- Ну что ж. Я не собираюсь таиться. Ошибся я. В советской власти ошибся... Может, мне нельзя даже простить. К немцам пошел сам. В тридцать восьмом меня арестовали. Считаю, что несправедливо. Выпустили, но дорогу закрыли. Не сумел перебороть злость. Многого не понимал. Даже одного окруженца застрелил. Мои руки в крови. Вот и все...
Бондарь смотрит на Якубовского, на остальных. Те сидят опустив глаза. Им, как и ему самому, наверно, еще не приходилось иметь дела с такими, как этот заместитель бургомистра.
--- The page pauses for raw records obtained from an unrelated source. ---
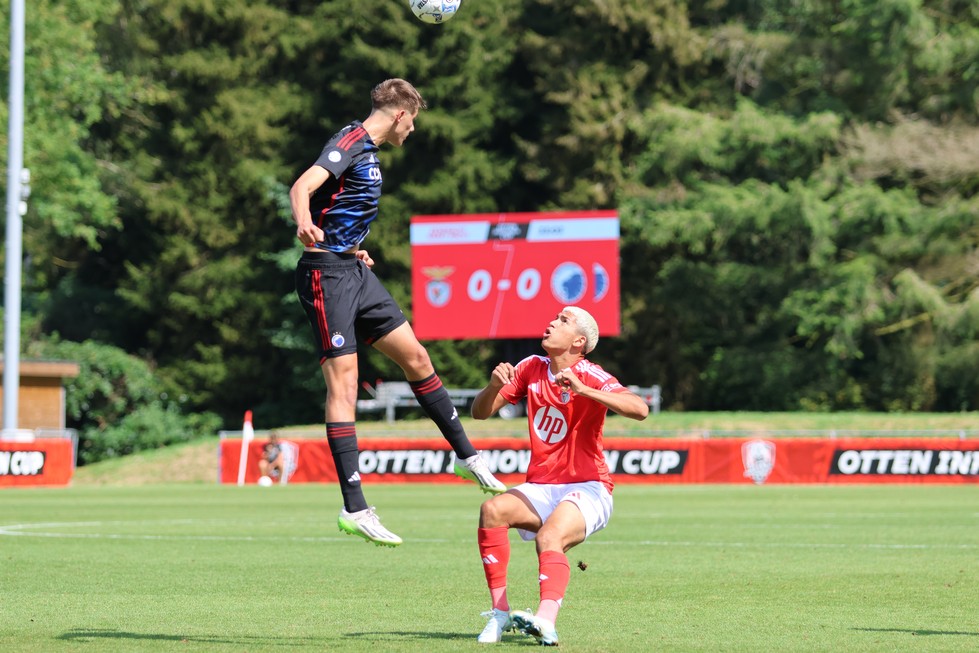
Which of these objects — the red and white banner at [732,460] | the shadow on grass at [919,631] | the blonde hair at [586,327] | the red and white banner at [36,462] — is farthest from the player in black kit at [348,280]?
the red and white banner at [732,460]

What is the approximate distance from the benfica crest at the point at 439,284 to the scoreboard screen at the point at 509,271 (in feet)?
0.08

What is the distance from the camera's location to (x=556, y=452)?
805 cm

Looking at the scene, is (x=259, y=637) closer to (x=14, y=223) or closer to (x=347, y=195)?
(x=347, y=195)

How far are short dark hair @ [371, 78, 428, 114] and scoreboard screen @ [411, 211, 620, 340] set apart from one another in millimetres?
27710

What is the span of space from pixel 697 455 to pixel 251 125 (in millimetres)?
27941

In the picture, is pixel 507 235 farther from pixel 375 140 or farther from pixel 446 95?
pixel 375 140

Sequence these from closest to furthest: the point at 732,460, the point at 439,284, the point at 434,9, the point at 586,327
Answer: the point at 586,327 < the point at 434,9 < the point at 732,460 < the point at 439,284

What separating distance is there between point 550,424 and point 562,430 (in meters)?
0.07

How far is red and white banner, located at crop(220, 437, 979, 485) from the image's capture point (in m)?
32.2

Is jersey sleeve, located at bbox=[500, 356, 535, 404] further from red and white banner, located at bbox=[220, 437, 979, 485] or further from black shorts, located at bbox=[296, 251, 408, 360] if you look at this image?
red and white banner, located at bbox=[220, 437, 979, 485]

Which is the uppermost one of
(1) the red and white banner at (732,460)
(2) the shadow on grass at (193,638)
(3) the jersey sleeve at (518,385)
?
(3) the jersey sleeve at (518,385)

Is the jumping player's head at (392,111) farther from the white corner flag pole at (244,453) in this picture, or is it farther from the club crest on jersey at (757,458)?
the club crest on jersey at (757,458)

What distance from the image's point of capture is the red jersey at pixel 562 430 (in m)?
7.97

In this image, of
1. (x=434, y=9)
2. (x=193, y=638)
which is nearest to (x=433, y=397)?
(x=193, y=638)
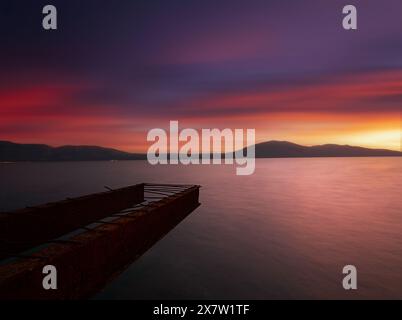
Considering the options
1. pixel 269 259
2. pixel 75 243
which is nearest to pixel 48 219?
pixel 75 243

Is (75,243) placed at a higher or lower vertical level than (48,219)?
higher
- Значит, осознали свою вину? - спрашивает Бондарь.
- Осознал. Сволочи всюду есть. При всякой власти.
Лубан говорит прерывисто, тяжело дышит, на его лбу выступает пот. Нервно теребит пальцами шапку. Пальцы шершавые, почти без ногтей.
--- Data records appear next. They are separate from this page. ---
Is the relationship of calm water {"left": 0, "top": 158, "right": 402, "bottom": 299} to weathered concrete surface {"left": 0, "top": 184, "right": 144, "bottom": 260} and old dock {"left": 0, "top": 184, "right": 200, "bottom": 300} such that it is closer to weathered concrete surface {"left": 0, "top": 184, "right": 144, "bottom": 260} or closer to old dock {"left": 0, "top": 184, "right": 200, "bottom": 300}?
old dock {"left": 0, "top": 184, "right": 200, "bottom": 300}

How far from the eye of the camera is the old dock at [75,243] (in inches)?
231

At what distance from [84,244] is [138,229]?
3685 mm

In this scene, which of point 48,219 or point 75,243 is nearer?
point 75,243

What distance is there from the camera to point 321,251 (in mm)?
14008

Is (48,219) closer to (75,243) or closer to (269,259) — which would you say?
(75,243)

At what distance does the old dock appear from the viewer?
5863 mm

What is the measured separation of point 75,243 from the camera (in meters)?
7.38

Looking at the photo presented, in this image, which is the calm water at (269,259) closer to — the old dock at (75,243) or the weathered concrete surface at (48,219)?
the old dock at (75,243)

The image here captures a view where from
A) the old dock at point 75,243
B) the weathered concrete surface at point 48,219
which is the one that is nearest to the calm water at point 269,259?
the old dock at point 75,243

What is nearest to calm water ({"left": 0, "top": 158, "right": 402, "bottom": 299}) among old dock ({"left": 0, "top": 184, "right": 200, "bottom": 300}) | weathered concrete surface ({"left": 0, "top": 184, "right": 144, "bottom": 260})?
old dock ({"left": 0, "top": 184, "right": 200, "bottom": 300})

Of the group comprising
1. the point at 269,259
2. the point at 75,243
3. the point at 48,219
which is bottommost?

- Окруженца за что расстреляли?
- Показалось, из тех самых. Сказал, что идет из тюрьмы. Справку под нос тыкал. А сам две гимнастерки натянул. Не расспрашивайте про окруженца. За него сто немцев положу. Верьте слову. Ненавижу фашистов!..
- Давно стали ненавидеть?
- С прошлого лета. Понял, что пришли уничтожить наш народ. Когда стали жечь деревни вместе с людьми, расстреливать семьи... Не находил места. Не знал, куда податься. Для партизан был врагом.
- К вам от партизан никто не приходил?
Лубан встрепенулся, посмотрел в глаза Бондарю.
- Прошлым летом была женщина из Нехамовой Слободы. Будто от десантников. Сначала думал - провокация, потом едва от полиции ее спас. С того дня легче стало. Думать стал об уходе к партизанам.
- Почему не установили с партизанами связь?
- Не пришлось. Вы не думайте, - Лубан вдруг заволновался, - мы не впятером собирались бежать. Намечали всю полицию под удар подставить. Там, в местечке, оружие спрятано - винтовки, пулеметы - можно проверить. Сорвалось. Одного сцапали. Потому и кинулись к вам.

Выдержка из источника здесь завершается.